------ 記事 ------
社会教育評論

人間の尊厳、自由、民主的社会主義と共生・循環性を求める社会教育評論です。

農業・農村の教育創造を三澤勝衛の風土教育論からみる


  農業・農村の教育創造を三澤勝衛の風土教育論からみる


 三澤勝衛は、自然学を基礎としての風土論からの教育論である。農業・農村ということを大地と大気との接触ということから自然科学を基礎にして、風土論を考えていくことは、持続可能な発展のための教育を地域から構築していくうえで、極めて大切な課題である。
 
持続可能な発展のための教育(ESD)を日本で推進していくための理論的構築の視点からも農業・農村の風土教育論の検討は大切である。三澤勝衛の教育論は、この問題に正面から取り組んだ教育者であり、研究者である。
  
風土産業論

 三澤は、風土産業論ということからそれぞれの地域ごとに大地の自然と大気との接触を考察した。そこでは、大地と自然をその地域の風土と考えて、風土性に依存した地域産業の重要性を提起した。彼の風土産業論は、それぞれの地域個性による自然循環の経済を考えたのである。彼にとっての地域発展は、風土産業に根ざして、自然循環を基礎にしている。
 
自然に挑戦していく自力更生的な生産力ではなく、自然と融合して地域の風土に根ざしての自然循環的な自然力の地域更正をめざしたのである。三澤は、長野県の千曲川のほとりの更級群更府村の農家の長男として1885年に生まれた。更級丘陵のうえに生家があった。
  
三澤勝衛の教育歴と風土論からの教育体系

三澤は、高等小学校卒業後に農業に従事するかたわら、独学で勉強して、自分の村の小学校の代用教員になる。その翌年1903年小学校の准教員の免許状を取得し、1904年に専科正教員農業科教員免許状をとる。そして、1905年に尋常小学校正教員の免許状を取得し、1907年には、小学校本科正教員の免許状をとる。彼は独学によって、毎年、小学校での上位の免許を取得していったのである。
------
*課題の内容*
A) 三澤勝衛の風土教育論を扱った記事によると、三澤が1904年に取得した免許状は何ですか。
B) 三澤勝衛の風土教育論を扱った記事を、最後の文の後から書き進めてください。
ここから先の行は、記事とは切り離された別の資料です。
------ 記録データ ------
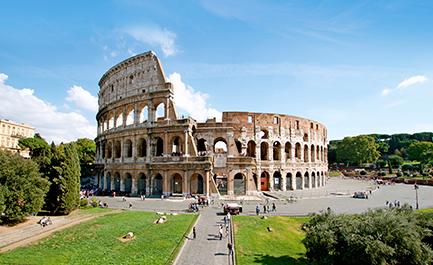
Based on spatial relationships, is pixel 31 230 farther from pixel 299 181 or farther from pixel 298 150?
pixel 298 150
------
*解答一覧*
A) 専科正教員農業科教員免許状です。

B)
 1915には、文部省検定試験で師範学校・中学校・高等女学校地理の免許状を取得した。このとき31歳であった。中等教員の正規の地理免許状の資格をとって、松本商業の地理担当の教員となる。そこで、2年間中等理科の授業を担当する。そして、35歳から52歳に死ぬまで、諏訪中学校の地理の担当教員として、教育と研究で大きな業績をあげる。まさに、地理教育の体系を築いていく。


 かれの地理教育論は、自然科学的に大地と大気の接触ということから、太陽の黒点、地域の小気候などを観測・調査し、それを基に地域産業論に発展させたのである。これは、風土論の視点からの体系である。
 
 三澤は、独学で教員の上位の免教状を次々に取得する努力家であったが、諏訪中学校に移ってからは、在野の研究者として独創的な風土に根ざしての地理学、地理教育論を体系していく。師範学校帝国大学を卒業しての道では決してない農民としての魂をもちながら在野で研究の道を続けたのである。
 
 授業も野外調査、野外観察を重視して教科書などに依存せずに、生徒達の創造性を十分に尊重して地理教育を学ばせたのである。まさに、かれの教師としての信念は、教えることではなく、学ばせるということであった。地理教育は、野外調査や野外観察をしながら着想力と風土に根ざした科学的な頭の訓練を行うというものであった。


 三澤は、52歳という若くしての死であった。非常に惜しまれた。かれの能力からみるならば、その後も大いに教育と研究に活躍できる年齢であった。諏訪中学校の17年間の教員生活は、三澤の研究者としての円熟の時期でもあったが、道半ばして病に倒れたのである。
  
三澤の独創的な教育方法

 三澤の独創的な教育方法や研究を可能にしたのは、諏訪中学校の校風があったことを見落としてはならない。かれの独創的な教育方法を許す雰囲気があったのである。諏訪中学校では、科学研究会が三澤によって組織され、生徒達の自主的な活動や相互に切磋琢磨する状況を学校としても推奨していたのである。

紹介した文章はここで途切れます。